----- Selected excerpt -----

Despite having had limited cultural exchange, the continents of Africa and Oceania are connected via similar histories of colonialism. Several Aboriginal, Black, and Pacific Islands artists have been exploring aspects of these pasts in order to revive history, keep indigenous cultures alive, and imagine their own futures. The series Over the Radar is dedicated to them. Christopher Ulutupu is a New Zealand-based artist using fantastical setups to add more layers to the complexities of indigenous identities.
Contemporary And: Why is it important for you to retell pop culture from a decolonial perspective? And how does that fit into de/re/constructing colonial narratives?
Christopher Ulutupu: On the surface, the pop culture references are a layer within the works to help disrupt and attract the gaze of the audience. Meaning that it lures audiences in and reminds them that it staged and totally fiction. Fantasy is important in the reading. With Into the Arms of My Coloniser (2016) it is important that audiences know that this is my fantasy, my camera eye. In discussions about identity, I feel there is a fixation around finding where people are from. I find it more fruitful, personally, to ask what is it you desire?

-----

### Exercise goal
Continue the interview with Christopher Ulutupu about pop culture and colonial narratives, starting after its last sentence. The records that come next have no connection to the interview with Christopher Ulutupu.

----- Dataset records -----

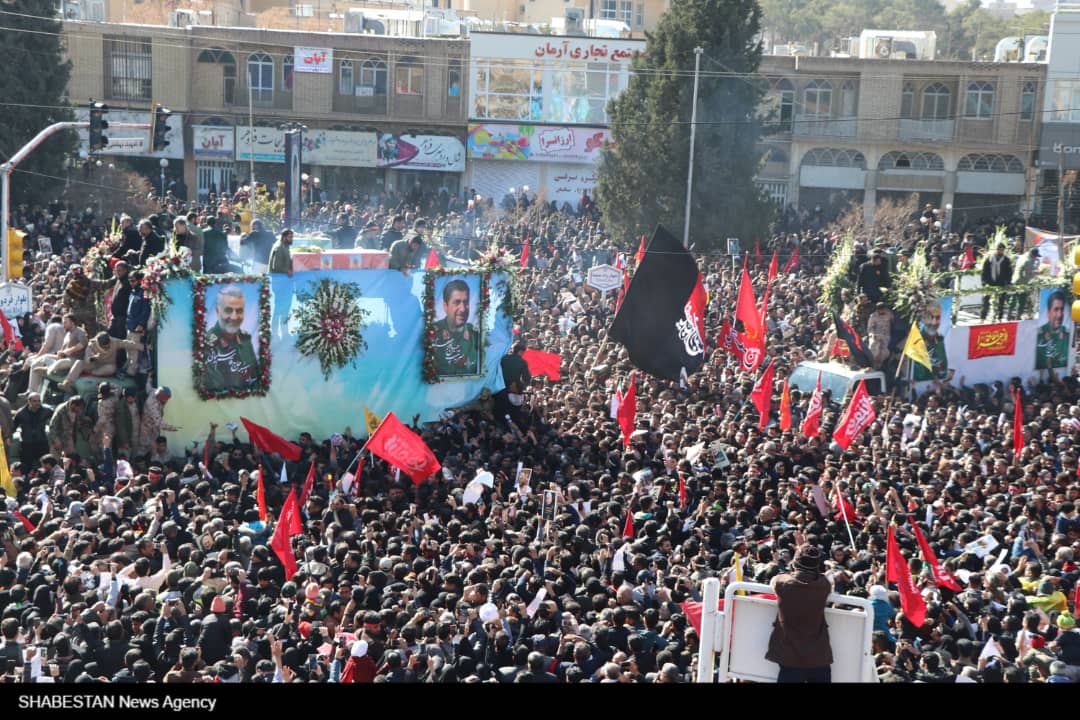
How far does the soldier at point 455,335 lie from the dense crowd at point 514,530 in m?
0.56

-----
----- Dataset records -----

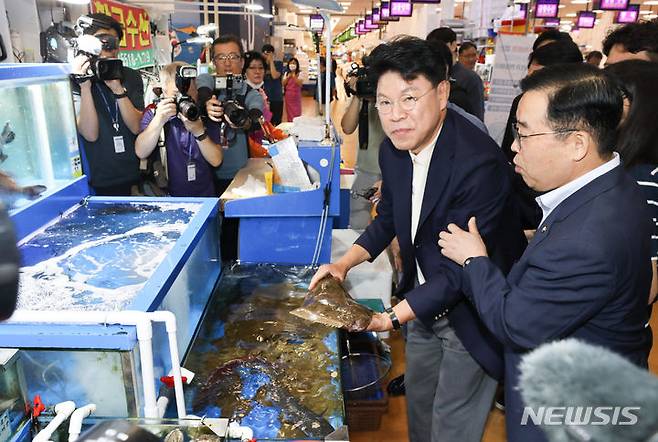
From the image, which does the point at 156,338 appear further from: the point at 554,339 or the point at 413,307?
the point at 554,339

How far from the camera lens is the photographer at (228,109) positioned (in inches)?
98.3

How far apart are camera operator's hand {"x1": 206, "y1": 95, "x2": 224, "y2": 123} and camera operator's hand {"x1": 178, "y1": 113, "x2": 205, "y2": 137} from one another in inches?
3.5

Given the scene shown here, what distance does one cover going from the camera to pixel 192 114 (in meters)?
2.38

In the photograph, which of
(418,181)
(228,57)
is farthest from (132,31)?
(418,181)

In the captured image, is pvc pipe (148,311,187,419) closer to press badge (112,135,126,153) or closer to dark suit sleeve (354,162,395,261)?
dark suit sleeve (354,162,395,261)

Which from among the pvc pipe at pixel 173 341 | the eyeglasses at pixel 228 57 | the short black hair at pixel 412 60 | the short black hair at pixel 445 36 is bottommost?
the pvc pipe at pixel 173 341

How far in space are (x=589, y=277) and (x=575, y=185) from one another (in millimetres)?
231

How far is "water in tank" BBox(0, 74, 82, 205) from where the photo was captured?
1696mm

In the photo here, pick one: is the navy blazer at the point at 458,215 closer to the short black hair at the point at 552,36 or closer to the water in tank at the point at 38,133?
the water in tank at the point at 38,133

-----

### Expected output
C&: Could you tell me about the use of pop songs in your videos? The specific selection and variety, especially in Into the arms of my coloniser?
CU: These are all songs I listened to as an adolescent and songs that my family party to. Each song references a moment in my life. I am not really critical about pop culture and colonial narratives through song – it’s about adding more layers to the complexities of indigenous identities.
C&: Into the arms of my coloniser explores many aspects of growing up as a racialized body in white(-centric) countries. Could you tell me about the research behind it?
CU: The work was influenced by an article I had read in Cosmopolitan magazine about an African American journalist who discusses the trials and tribulations of dating a white guy in the US today. The tone of the article was very Fifty Shades of Grey-esque, as if it was one of the biggest taboos one could make – date outside of your race, even a colonizer.
C&: Remember 911 – The Party (2007) points at the cultural insensitivity or detachment of people from New Zealand in relation to the rest of the world. How does that translate with the indigenous populations – what role do they play?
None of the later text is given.